While I am not directly answering this question, I want to point out that other
databases have very flexible formats.
Here is an excerpt from Postgres:
https://www.postgresql.org/docs/current/datatype-datetime.html
Example Description
1999-01-08 ISO 8601; January 8 in any mode (recommended format)
January 8, 1999 unambiguous in any datestyle input mode
1/8/1999 January 8 in MDY mode; August 1 in DMY mode
1/18/1999 January 18 in MDY mode; rejected in other modes
01/02/03 January 2, 2003 in MDY mode; February 1, 2003 in DMY mode;
February 3, 2001 in YMD mode
1999-Jan-08 January 8 in any mode
Jan-08-1999 January 8 in any mode
08-Jan-1999 January 8 in any mode
99-Jan-08 January 8 in YMD mode, else error
08-Jan-99 January 8, except error in YMD mode
Jan-08-99 January 8, except error in YMD mode
19990108 ISO 8601; January 8, 1999 in any mode
990108 ISO 8601; January 8, 1999 in any mode
1999.008 year and day of year
J2451187 Julian date
January 8, 99 BC year 99 BC
Another thing that Postgres has is the "DateStyle parameter":
DateStyle (string)
Sets the display format for date and time values, as well as the rules for
interpreting ambiguous date input values.
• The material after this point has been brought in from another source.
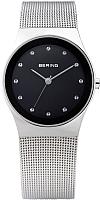 Часы наручные женские Bering 12927-002 -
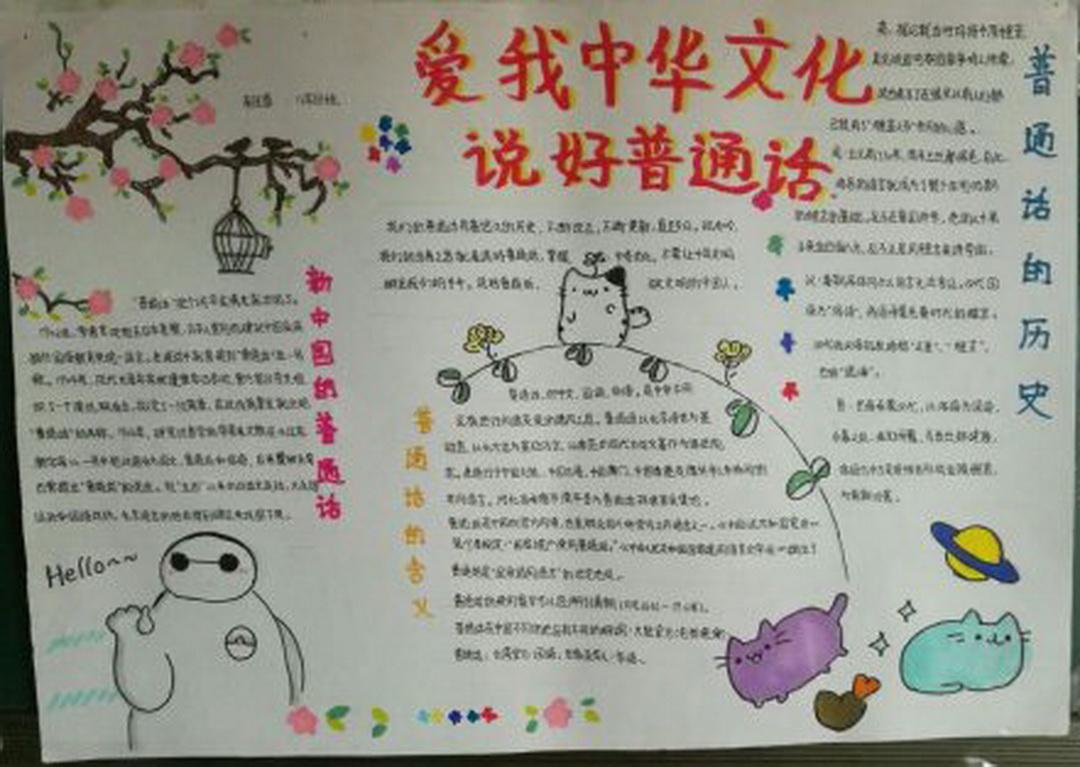 爱我中华文化 说好普通话手抄报资料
For historical reasons, this variable
contains two independent components: the output format specification (ISO,
Postgres, SQL, or German) and the input/output specification for year/month/day
ordering (DMY, MDY, or YMD). These can be set separately or together. The
keywords Euro and European are synonyms for DMY; the keywords US, NonEuro, and
NonEuropean are synonyms for MDY. See Section 8.5 for more information. The
built-in default is ISO, MDY, but initdb will initialize the configuration file
with a setting that corresponds to the behavior of the chosen lc_time locale.
Unfortunately it's not clear how Calcite could support parameters. In postgres
this is done using:
SET datestyle TO iso
In general I think it's a good policy to be as liberal as possible with inputs
as long as you do not need to compromise on the correctness of the language.
Having several modes (strict, lenient) for literals would be nice.
Mihai
-----Original Message-----
From: Stamatis Zampetakis
Sent: Friday, September 29, 2023 5:05 AM
To: [email protected]
Subject: CALCITE-5678/CALCITE-5957: Datetime literal validation
Hey everyone,
CALCITE-5678, which landed recently in Avatica, enforces strict validation of
datetime literals and is inline with the SQL standard specification. However,
this strict validation also leads to behavior changes (e.g., CALCITE-5957)
since some previously "valid" dates are now considered invalid.
Roughly four people have expressed an opinion on the aforementioned JIRAs but
since this is a change that will likely have wider impact I would prefer to
gather some more inputs from the community.
I created a very brief anonymous survey [1] with a few sample literals to aid
the decision on what Calcite/Avatica should consider valid and invalid from now
onwards.
I will close the survey in 96 hours from now. Please fill in the survey and/or
comment under the respective tickets.
Based on the feedback we can opt to do one of the following:
* Revert CALCITE-5678 (restore the liberal parsing of datetime literals)
* Merge CALCITE-5957 (stricter parsing but leading zeros are optional)
* Reject CALCITE-5957 (only strict SQL standard compliant literals)
Best,
Stamatis
[1] https://forms.gle/23f3yVhJCKZJdqQu8